If you don’t want any interaction when executing the automation you can simply run:

export CCPASSWORD=<mygreatpassword>
export CCPUBKEY=$(cat ~/.ssh/id_rsa.pub)

You have two options to run the script:

Option 1: Provision and setup only CycleCloud without any cluster:

./cyclecloud_cli.sh

Option 2: Provision and setup of CycleCloud with a SLURM cluster ready for job submission (just pass a clustername):

./cyclecloud_cli.sh <clustername>

Once it is done you will receive three access points: (i) CycleCloud VM URL to access it via browser (ii) CycleCloud VM IP to access it via SSH; and (iii) cluster scheduler IP to access it via SSH for job submission in case you specified the clustername parameter.

No VPN setup

If you don’t have VPN setup, no problem, just make sure you comment these lines in setvars.sh:

# export VPNRG=myvpnrg
# export VPNVNET=myvpnvnet

Resources will be provisioned without VPN, but you won’t be able to check when the cyclecloud VM is provisioned nor the cluster is ready.

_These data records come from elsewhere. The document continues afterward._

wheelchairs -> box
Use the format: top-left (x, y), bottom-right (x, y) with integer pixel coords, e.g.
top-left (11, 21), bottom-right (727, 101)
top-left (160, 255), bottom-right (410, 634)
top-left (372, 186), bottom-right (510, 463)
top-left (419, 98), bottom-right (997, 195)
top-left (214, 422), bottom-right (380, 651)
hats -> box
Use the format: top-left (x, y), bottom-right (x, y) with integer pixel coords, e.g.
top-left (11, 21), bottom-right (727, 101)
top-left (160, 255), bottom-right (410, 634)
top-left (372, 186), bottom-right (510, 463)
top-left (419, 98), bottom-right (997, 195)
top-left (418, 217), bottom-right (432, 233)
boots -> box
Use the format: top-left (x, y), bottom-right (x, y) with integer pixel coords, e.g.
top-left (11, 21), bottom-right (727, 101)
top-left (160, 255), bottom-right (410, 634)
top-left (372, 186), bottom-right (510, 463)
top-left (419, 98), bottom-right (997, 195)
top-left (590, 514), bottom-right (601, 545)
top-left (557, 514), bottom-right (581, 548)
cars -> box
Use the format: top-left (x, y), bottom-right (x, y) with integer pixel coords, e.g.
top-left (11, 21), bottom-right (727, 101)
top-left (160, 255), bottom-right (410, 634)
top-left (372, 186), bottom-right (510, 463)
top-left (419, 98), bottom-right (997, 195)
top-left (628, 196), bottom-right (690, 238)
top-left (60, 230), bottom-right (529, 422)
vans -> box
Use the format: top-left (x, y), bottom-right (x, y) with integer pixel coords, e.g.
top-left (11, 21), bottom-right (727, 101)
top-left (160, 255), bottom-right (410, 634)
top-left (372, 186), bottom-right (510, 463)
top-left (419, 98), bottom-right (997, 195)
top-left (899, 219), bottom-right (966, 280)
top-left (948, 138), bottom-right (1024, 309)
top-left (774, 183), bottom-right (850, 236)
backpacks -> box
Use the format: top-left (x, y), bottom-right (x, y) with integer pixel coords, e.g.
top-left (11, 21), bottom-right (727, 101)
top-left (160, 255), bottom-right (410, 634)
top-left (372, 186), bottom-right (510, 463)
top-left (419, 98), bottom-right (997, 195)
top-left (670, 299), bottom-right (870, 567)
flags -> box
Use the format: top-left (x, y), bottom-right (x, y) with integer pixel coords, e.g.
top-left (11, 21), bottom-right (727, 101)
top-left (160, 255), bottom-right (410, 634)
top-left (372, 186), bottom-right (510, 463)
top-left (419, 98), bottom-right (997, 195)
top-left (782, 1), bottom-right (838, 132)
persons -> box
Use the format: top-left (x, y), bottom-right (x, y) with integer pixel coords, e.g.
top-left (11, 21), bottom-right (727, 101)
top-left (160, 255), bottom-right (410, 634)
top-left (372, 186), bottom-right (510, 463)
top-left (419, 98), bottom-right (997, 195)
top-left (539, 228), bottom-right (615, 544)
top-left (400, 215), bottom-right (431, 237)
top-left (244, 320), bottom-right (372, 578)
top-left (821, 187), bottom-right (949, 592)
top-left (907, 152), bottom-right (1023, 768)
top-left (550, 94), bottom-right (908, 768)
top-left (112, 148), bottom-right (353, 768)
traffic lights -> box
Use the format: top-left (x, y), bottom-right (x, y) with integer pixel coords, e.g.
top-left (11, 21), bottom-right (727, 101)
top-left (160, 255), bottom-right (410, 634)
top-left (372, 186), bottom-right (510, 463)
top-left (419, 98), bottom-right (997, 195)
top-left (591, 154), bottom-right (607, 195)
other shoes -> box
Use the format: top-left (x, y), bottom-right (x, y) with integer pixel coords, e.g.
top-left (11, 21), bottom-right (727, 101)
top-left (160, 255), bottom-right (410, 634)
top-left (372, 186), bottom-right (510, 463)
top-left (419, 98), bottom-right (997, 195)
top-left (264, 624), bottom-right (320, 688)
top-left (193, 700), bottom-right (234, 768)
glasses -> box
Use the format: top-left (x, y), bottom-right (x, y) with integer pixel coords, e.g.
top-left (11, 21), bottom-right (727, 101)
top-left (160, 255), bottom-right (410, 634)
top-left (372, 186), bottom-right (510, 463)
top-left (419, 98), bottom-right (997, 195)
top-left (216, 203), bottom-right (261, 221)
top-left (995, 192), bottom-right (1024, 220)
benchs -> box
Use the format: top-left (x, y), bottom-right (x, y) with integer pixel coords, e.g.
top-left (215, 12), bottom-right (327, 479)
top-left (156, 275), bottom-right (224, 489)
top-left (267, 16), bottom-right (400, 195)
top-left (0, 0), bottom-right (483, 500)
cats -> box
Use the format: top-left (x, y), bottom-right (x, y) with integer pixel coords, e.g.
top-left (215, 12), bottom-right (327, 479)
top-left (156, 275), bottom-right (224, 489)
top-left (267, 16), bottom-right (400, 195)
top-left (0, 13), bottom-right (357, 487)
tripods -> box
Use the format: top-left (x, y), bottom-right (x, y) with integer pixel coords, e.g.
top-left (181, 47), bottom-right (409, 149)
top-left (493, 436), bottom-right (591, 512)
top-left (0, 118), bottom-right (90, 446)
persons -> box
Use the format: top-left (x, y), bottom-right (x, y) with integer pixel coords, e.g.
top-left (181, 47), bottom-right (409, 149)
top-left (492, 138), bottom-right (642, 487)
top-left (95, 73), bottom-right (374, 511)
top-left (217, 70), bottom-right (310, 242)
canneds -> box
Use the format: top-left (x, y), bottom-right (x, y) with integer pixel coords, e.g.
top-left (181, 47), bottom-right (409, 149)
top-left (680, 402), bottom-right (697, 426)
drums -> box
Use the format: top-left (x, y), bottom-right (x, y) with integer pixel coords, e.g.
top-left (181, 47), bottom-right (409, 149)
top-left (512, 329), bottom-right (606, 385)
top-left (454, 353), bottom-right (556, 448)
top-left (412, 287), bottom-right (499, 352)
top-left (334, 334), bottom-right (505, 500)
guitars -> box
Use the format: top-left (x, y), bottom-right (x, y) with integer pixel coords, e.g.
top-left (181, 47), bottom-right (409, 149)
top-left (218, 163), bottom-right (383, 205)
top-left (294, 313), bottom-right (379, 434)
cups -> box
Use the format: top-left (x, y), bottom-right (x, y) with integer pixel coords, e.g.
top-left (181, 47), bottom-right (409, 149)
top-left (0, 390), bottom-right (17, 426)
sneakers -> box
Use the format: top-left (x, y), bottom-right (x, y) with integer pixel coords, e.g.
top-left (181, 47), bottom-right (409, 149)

By doing so your output would be something like

Create resource group: mydemo                                         [done]
Create VNET/VSUBNET: mydemoVNET/mydemoSUBNET                          [done]
VPNRG/VPNVNET required for testing cyclecloud access                  [warning]
Create storage account: mydemosa                                      [done]
Create keyvault: mydemokv                                             [done]
Set keyvault secrets                                                  [done]
Start CycleCloud VM provisioning request                              [done]
Add VM principal ID access to subscription                            [done]
Add VM principal ID permission to keyvault: mydemokv                  [done]
CycleCloud access when cloud-init is done                             [info]
CycleCloud via SSH: ssh [-i <privsshkey>] azureuser@10.49.0.4         [info]
CycleCloud via WEB: http://10.49.0.4:8080                             [info]
Cannot test cyclecloud/cluster access as no VPN peer was established  [info]

2. Behind the scenes: provisioning and setup of CycleCloud

The script starts by making sure the required environment variables are setup, including the CycleCloud admin password and ssh public key. Next performs deployment of basic building blocks, including creation of resource group, provisioning of VNET and SUBNET, peering of VNET between the new VNET and your VPN VNET, provisioning of storage account for CycleCloud, and the keyvault.

Then it provisions the CycleCloud VM with the following Azure CLI command:

az vm create -n $VMNAME \
    -g $RG \
    --image $VMIMAGE \
    --size $SKU \
    --vnet-name $VMVNETNAME \
    --subnet $VMSUBNETNAME \
    --public-ip-address "" \
    --admin-username $ADMINUSER \
    --assign-identity \
    --generate-ssh-keys \
    --custom-data $CLOUDINITFILE

So the key component here is the --custom-data argument, which defines the cloud-init file. Cloud-init is a utility for automating the initialization of cloud instances at VM boot time. The automation script generates the cloud-init transparently. Here are few highlights of this auto-generated file. Its full content can be seen in the automation script.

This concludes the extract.